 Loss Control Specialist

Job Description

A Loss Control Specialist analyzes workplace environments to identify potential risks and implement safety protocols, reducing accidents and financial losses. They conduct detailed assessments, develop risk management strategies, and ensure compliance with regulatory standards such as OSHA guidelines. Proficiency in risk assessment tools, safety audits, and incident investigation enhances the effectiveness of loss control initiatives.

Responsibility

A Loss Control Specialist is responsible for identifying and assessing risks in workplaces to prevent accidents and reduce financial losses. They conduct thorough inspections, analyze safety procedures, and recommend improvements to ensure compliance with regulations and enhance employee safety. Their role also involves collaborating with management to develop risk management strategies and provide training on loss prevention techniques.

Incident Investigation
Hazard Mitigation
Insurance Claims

▬▬▬▬▬▬▬▬▬▬

Your instructions: Return each line of the records above exactly as it reads.

Solution to this task:
 Loss Control Specialist

Job Description

A Loss Control Specialist analyzes workplace environments to identify potential risks and implement safety protocols, reducing accidents and financial losses. They conduct detailed assessments, develop risk management strategies, and ensure compliance with regulatory standards such as OSHA guidelines. Proficiency in risk assessment tools, safety audits, and incident investigation enhances the effectiveness of loss control initiatives.

Responsibility

A Loss Control Specialist is responsible for identifying and assessing risks in workplaces to prevent accidents and reduce financial losses. They conduct thorough inspections, analyze safety procedures, and recommend improvements to ensure compliance with regulations and enhance employee safety. Their role also involves collaborating with management to develop risk management strategies and provide training on loss prevention techniques.

Incident Investigation
Hazard Mitigation
Insurance Claims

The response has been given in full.